This cohort study was approved by the medical ethics committee of the Sixth Medical Center of Chinese People's Liberation Army General Hospital (approval HZKY-PJ-2022-21). A waiver of informed consent was obtained because this was a retrospective data-only study. All data were deidentified.

NLP Approach Development

The rule-based NLP approach in DeVTEcare was embedded into the EHR to timely identify VTE based on the clinical text (admission notes, medical progress notes, surgical notes, discharge summaries, etc) and imaging reports. When a patient was admitted, DeVTEcare automatically assessed and flagged VTE risk, and then, the guideline-recommended VTE prophylaxis and treatments were further proposed at 5 time points: within 24 hours after admission, within 24 hours before and after operation, within 24 hours after transferring, and at discharge. Moreover, VTE risk assessment was automatically evaluated daily at midnight.

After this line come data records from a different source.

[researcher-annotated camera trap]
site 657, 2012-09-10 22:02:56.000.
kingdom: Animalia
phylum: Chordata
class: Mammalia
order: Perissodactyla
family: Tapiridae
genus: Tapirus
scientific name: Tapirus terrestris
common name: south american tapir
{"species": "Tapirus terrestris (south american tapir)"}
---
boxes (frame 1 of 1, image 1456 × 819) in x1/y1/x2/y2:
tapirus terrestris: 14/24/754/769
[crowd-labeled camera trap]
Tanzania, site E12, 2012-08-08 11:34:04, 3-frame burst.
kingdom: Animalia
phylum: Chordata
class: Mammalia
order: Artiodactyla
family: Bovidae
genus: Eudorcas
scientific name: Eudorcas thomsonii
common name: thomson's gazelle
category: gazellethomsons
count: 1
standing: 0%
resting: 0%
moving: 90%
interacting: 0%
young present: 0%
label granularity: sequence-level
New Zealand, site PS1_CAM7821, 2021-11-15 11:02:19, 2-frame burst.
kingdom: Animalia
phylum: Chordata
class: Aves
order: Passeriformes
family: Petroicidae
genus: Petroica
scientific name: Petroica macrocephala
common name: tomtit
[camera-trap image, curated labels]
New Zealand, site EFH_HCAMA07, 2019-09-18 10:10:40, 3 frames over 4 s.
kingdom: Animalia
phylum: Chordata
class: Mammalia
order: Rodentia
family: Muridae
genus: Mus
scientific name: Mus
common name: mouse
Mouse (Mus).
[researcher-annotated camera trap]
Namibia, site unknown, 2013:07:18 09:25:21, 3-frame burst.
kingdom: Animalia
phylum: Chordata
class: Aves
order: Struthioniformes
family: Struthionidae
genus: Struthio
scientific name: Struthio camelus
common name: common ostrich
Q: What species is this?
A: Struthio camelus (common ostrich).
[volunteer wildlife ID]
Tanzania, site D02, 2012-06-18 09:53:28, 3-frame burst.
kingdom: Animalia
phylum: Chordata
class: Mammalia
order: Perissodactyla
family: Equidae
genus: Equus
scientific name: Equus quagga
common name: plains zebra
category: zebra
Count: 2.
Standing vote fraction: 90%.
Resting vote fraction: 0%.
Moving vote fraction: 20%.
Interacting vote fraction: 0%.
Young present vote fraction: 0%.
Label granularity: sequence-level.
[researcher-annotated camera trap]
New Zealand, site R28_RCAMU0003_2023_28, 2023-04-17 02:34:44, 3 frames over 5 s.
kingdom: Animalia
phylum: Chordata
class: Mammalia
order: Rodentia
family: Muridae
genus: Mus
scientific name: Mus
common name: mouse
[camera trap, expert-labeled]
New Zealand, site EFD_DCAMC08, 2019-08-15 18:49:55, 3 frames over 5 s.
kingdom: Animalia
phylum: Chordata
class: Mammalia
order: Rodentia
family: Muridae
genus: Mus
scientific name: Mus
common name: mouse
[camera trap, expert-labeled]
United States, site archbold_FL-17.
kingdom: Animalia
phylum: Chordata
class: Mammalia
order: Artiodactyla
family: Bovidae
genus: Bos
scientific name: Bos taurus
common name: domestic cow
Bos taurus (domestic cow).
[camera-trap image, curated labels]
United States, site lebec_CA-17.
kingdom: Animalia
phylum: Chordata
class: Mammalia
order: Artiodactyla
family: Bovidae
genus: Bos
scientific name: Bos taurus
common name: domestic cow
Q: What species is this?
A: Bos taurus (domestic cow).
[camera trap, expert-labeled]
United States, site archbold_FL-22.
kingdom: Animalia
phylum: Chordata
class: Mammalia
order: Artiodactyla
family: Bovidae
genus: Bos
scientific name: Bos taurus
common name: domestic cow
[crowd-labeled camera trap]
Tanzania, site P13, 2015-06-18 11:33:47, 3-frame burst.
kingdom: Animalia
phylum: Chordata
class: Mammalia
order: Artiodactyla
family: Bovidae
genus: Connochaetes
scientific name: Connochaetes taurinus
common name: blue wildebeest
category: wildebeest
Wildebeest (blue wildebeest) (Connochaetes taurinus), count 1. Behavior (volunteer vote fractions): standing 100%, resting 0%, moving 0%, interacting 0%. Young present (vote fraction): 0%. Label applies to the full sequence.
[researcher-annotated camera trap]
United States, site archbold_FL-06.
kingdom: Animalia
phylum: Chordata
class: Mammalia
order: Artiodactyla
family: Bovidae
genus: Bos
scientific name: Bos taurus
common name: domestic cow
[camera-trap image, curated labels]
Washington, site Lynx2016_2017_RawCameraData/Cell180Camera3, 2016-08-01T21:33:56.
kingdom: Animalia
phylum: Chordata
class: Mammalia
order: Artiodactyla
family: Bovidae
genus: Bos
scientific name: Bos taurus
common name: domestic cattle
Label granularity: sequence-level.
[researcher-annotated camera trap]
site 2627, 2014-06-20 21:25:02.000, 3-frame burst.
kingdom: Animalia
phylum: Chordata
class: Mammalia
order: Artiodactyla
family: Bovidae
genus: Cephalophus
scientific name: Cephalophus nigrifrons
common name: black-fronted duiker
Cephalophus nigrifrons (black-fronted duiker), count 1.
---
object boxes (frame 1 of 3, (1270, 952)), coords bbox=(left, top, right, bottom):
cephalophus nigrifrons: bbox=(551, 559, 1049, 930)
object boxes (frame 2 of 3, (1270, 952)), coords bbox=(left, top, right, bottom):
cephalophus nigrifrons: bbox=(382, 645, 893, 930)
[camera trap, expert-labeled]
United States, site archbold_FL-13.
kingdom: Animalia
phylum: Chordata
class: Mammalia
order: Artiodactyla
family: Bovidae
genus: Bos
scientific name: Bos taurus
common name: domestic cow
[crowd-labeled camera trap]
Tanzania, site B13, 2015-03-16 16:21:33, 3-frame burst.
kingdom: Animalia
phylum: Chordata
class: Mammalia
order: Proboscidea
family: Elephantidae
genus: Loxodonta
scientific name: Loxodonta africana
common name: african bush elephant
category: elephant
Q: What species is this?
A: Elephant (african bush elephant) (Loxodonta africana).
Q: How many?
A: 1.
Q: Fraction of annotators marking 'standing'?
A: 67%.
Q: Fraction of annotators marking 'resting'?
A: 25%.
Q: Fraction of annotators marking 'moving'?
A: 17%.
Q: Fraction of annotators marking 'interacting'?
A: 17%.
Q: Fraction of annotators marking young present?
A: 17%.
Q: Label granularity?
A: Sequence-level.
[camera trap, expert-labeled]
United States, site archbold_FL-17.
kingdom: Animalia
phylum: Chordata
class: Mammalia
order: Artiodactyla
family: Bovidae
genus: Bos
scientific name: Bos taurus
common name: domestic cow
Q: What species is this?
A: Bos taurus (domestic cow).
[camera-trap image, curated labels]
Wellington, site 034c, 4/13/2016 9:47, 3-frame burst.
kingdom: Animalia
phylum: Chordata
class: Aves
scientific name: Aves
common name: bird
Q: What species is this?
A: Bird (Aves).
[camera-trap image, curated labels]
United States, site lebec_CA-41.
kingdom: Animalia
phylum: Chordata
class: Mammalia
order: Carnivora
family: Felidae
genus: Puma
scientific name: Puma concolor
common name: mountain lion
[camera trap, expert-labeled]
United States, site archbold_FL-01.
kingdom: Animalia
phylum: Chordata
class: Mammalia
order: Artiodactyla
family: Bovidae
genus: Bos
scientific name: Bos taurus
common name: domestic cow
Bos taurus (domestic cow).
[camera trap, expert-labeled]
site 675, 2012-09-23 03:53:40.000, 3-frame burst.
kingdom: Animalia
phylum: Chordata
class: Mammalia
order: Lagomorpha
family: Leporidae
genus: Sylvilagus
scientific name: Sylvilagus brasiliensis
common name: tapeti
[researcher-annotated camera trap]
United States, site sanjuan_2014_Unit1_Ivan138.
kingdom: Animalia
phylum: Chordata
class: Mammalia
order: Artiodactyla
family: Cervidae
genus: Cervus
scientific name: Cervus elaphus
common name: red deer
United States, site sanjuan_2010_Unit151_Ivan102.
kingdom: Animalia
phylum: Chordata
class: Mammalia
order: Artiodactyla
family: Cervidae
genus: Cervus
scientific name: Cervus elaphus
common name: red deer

The NLP system detected VTE in 3 steps: data acquisition, information extraction, and information aggregation (Figure 1). This system employs a set of highly optimized and configurable NLP components that enable quick and easy clinical information extraction and aggregation (Table 1). All relevant full-text documents from patients were retrieved from the EHR. First, the data acquisition module encapsulated patient data into the JSON format. Second, in the information extraction process, the location of extraction was determined by the location detector. The information for the discharge confirmation of patients with VTE was extracted from the patient’s imaging report, discharge summaries, medical progress notes, and surgical notes, while the information for the admission confirmation of patients with VTE was extracted from the patient’s admission notes. Then, the sentence segmenter was used to break up the sentence, the entity recognizer was used to identify the target concept, and the context detector was used to find the target concept’s occurrence time and negation relationship. Next, the sentence inferencer was used to derive the sentence conclusion, and the document inferencer was then utilized to generate the document conclusion. Third, in the information aggregation process, the convergence of various documented findings yielded “discharged with VTE” and “admission with VTE,” which were then further computed by expressions to yield the results for new-onset in-hospital VTE.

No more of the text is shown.